ПРИВЕДЁННЫЙ ТЕКСТ:
•••••

Ситуация складывается очень неоднозначная. Тихомировские «Московские ведомости» — это крайне непопулярное издание, без большого веса, живущее исключительно за счет правительственной рекламы. Больше у них источников финансирования в действительности не было, потому что никто не подписывался на эту скучнейшую, по общему мнению, газету. «Россию», конечно, читали, но читали именно с точки зрения того, что это правительственная позиция, практически чистой воды официоз, та газета, которая обычно ассоциировалась со столыпинским курсом. Конечно, на практике все была сложнее, но это была, безусловно, популярная газета. С «Новым временем» было трудно, потому что это издание было крайне полифоничным. В газете были представлены разнообразные позиции. Там даже отдельные журналисты быстро эволюционировали — он один в 1906 году и совсем другой в 1907 году. Поэтому нет ощущения, что Столыпин на этом фронте одерживал победы.

А.Т.: А именно ли победы? Меня другое здесь интересовало, и как раз я бы хотел расспросить о том, насколько само появление правительства как имеющего определенную идеологическую позицию трансформирует остальное пространство?

К.С.: Я думаю, что да, это правильная постановка вопроса. Мне кажется, действительно сильно трансформирует, потому что есть то, от чего можно отталкиваться. Теперь можно отталкиваться не от какой-то искусственно выдуманной правительственной позиции, которой в действительности нет. А уже есть более или менее отчетливо заявленная точка зрения исполнительной власти.

А.Т.: Начиная с появления феномена правительственной декларации.

К.С.: Да, абсолютно верно. Кстати, это создает большую трудность для оппозиции, по крайней мере на первых этапах думской работы, потому что к такому повороту оппозиция не была готова. В том числе и в марте 1907 года, когда была озвучена декларация, потому что все ожидали от чиновника чиновничьей речи. Куда более понятен был Горемыкин, когда 13 мая 1906 года он выступал в Государственной думе. Тогда его никто не слушал. Но он к этому и не стремился. Он выступал так, как он бы выступал и в Совете министров, нисколько не учитывая, что аудитория другая и пространства другие, акустика другая, в конце концов. Все это не принималось им в расчет. Он делал так, как ему было удобно. Но это, в том числе, и вызвало соответствующую реакцию, предсказуемую со стороны кадетов. Кадеты выступали в данном случае как триумфаторы, потому что они играли на своей площадке, а Горемыкин оказался совсем «не в своей тарелке». А вот Столыпин как раз чувствовал себя на своем месте — на трибуне Государственной думы. Правые на этот счет очень любили шутить, что, видимо, Государственную думу потому-то и сохраняют, что Столыпин так уверенно себя чувствует на ее трибуне. В любом случае появление такой важной точки координат, точки отсчета действительно меняло политическую среду.

•••••

ЗАПИСИ:

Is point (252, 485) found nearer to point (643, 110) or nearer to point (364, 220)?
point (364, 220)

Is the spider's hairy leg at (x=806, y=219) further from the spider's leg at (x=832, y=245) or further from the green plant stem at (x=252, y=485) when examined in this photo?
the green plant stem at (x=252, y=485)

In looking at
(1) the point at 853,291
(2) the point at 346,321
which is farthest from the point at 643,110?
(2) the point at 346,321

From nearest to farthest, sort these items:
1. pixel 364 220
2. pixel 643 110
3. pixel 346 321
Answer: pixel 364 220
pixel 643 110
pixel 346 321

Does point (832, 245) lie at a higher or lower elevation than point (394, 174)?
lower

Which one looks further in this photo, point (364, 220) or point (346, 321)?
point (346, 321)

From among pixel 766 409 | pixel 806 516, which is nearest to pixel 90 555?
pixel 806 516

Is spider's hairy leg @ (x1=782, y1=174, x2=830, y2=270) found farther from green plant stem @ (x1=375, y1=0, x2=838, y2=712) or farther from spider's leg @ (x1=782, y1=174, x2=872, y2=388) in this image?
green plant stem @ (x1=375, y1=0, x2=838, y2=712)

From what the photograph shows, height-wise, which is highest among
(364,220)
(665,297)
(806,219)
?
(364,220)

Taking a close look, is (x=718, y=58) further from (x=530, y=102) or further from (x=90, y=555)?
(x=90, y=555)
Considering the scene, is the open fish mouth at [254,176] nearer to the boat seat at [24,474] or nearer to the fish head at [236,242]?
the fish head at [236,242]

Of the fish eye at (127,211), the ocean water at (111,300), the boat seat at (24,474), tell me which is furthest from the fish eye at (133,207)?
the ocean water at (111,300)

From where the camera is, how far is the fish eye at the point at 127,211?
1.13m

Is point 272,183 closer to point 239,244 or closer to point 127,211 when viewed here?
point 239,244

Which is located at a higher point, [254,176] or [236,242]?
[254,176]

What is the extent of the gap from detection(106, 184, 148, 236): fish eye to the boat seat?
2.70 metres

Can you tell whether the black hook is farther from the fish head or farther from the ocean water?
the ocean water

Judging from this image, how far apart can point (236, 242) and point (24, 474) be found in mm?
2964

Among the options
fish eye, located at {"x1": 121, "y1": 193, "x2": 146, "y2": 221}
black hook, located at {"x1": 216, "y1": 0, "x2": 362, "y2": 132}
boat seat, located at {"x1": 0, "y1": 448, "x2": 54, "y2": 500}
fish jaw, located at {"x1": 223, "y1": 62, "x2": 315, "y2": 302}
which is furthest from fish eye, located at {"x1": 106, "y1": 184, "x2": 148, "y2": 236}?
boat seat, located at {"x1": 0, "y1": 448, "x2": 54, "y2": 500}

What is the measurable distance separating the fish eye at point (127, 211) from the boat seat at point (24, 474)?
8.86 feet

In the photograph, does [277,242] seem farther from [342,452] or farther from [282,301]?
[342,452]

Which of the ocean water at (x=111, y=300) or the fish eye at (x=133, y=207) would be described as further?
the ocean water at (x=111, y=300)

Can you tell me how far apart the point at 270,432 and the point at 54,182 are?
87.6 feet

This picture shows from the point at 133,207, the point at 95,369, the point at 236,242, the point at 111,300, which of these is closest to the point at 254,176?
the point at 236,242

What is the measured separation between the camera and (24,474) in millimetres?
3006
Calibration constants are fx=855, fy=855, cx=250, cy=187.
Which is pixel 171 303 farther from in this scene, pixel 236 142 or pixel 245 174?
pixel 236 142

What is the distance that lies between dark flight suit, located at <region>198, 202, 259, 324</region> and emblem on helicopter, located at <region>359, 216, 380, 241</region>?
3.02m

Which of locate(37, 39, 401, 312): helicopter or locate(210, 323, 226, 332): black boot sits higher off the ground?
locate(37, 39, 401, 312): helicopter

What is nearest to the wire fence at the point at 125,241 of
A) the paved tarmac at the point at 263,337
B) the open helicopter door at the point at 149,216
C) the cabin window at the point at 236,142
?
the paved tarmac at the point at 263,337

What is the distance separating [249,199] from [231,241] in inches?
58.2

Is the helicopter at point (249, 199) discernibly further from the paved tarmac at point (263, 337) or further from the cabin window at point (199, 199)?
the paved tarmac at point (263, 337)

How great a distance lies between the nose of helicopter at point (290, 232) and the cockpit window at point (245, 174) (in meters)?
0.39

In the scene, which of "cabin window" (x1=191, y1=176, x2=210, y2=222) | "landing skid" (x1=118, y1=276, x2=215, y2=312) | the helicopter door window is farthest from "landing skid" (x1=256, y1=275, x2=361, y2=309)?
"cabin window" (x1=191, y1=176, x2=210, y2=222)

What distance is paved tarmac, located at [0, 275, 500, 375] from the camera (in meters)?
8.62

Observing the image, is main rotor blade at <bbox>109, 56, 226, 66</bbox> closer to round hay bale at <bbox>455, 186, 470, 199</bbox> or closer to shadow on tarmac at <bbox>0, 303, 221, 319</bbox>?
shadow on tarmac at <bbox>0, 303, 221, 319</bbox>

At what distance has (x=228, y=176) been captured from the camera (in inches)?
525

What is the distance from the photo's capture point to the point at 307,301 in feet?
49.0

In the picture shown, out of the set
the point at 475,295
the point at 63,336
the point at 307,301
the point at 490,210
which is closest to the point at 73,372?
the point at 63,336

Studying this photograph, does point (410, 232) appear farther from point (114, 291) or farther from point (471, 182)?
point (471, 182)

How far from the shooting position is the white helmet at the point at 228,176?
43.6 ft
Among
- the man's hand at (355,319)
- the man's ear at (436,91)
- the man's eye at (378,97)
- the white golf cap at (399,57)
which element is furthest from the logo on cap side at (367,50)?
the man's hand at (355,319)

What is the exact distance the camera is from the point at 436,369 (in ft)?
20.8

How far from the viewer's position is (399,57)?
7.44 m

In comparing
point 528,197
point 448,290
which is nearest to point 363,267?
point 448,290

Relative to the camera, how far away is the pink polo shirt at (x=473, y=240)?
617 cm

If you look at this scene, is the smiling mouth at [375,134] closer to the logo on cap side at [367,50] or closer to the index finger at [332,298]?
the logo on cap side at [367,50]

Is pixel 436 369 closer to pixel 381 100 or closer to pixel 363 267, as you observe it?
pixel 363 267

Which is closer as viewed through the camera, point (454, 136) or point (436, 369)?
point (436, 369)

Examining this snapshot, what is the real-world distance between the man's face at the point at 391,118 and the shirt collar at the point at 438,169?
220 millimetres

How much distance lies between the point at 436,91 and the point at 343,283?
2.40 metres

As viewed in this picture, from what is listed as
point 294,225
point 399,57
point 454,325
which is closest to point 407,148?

•••••

ЗАДАНИЯ:
1 > Перепечатайте из текста о Столыпине фрагмент от слов «К.С.: Я думаю, что» до слов «феномена правительственной декларации.» включительно.
2 > Ответьте по тексту о Столыпине на следующие вопросы:
(а) За счет чего, согласно тексту, существовали «Московские ведомости»?
(б) Какого числа Горемыкин выступал в Государственной думе?
(в) В каком месяце и году была озвучена декларация?
3 > Продолжите текст о Столыпине, начав сразу после его последнего предложения.

ОТВЕТЫ:
1 >
К.С.: Я думаю, что да, это правильная постановка вопроса. Мне кажется, действительно сильно трансформирует, потому что есть то, от чего можно отталкиваться. Теперь можно отталкиваться не от какой-то искусственно выдуманной правительственной позиции, которой в действительности нет. А уже есть более или менее отчетливо заявленная точка зрения исполнительной власти.

А.Т.: Начиная с появления феномена правительственной декларации.

2 >
(а) Исключительно за счет правительственной рекламы.
(б) 13 мая 1906 года.
(в) В марте 1907 года.

3 >
А.Т.: Но, пожалуй, еще в большей степени появление этой точки отсчета меняет положение, поскольку вызывает довольно специфические трудности, когда позиция правых одновременно является позицией против правительства. Если развернуть содержание трудностей, возникающих для правых, что здесь, на ваш взгляд, можно увидеть в качестве ключевого?

К.С.: Просто показывает то, что правые — очень разные. На самом деле так это было.

А.Т.: Давайте пробежимся по вариантам картинок.

К.С.: Были те правые, которые оказались вне Думы, и они на самом деле куда более влиятельны, если речь идет о воздействии на массы. Например, дубровинский Союз русского народа. Это была действительно массовая организация, имевшая каналы влияния на Царское Село, то есть лично на императора. Это значимое объединение, которое оказалось вне Думы и Думу не признавало. Естественно, оно было в оппозиции Столыпину. Были крайне правые в самой Государственной думе, то есть марковский вариант Союза русского народа, а также Союз Михаила Архангела, то есть вариант Пуришкевича. Они признавали Думу, они признавали новую власть, новые процедуры принятия законов, но вместе с тем они явно со Столыпиным не солидаризировались. Им нужно было торговать своей позицией. Неслучайно по этому поводу в обществе шутили, что когда Пуришкевич выступал со слишком уж оппозиционными речами, то это означало два возможных варианта: либо ему давно никто ничего не платил и он на это намекал властям, либо совсем недавно заплатили и он поэтому был не заинтересован в том, чтобы слишком уж соответствовать правительственной точке зрения. Но вместе с тем повторяю: у них была своя позиция, которая совсем не соответствовала тому, что заявлялось министрами. Вместе с тем появились умеренные правые. Во многом на их основе возникли националисты. Была еще партия «Центра», то есть группа Крупенских. Это совсем особый случай. Партия была связана почти исключительно с местными интересами Бессарабской губернии.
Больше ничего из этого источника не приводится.